A DNN-based OTFS Transceiver with Delay-Doppler Channel Training and IQI Compensation

TL;DR

This paper introduces a deep neural network-based OTFS transceiver that jointly learns delay-Doppler channel characteristics and IQ imbalance compensation, enhancing detection accuracy and robustness in practical wireless communication scenarios.

Contribution

It proposes a novel DNN architecture for OTFS transceivers that simultaneously handles delay-Doppler channel estimation and IQ imbalance compensation without explicit parameter estimation.

Findings

Achieves high detection accuracy in simulations.

Effectively compensates for IQ imbalances at transmitter and receiver.
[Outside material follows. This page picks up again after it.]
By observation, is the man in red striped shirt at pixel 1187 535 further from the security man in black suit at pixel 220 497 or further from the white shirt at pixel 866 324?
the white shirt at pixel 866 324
Demonstrates robustness in delay-Doppler channel conditions.

Abstract

In this paper, we present a deep neural network (DNN) based transceiver architecture for delay-Doppler (DD) channel training and detection of orthogonal time frequency space (OTFS) modulation signals along with IQ imbalance (IQI) compensation. The proposed transceiver learns the DD channel over a spatial coherence interval and detects the information symbols using a single DNN trained for this purpose at the receiver. The proposed transceiver also learns the IQ imbalances present in the transmitter and receiver and effectively compensates them. The transmit IQI compensation is realized using a single DNN at the transmitter which learns and provides a compensating modulation alphabet (to pre-rotate the modulation symbols before sending through the transmitter) without explicitly estimating the transmit gain and phase imbalances. The receive IQI imbalance compensation is realized using two DNNs at the receiver, one DNN for explicit estimation of receive gain and phase imbalances and another DNN for compensation. Simulation results show that the proposed DNN-based architecture provides very good performance, making it as a promising approach for the design of practical OTFS transceivers.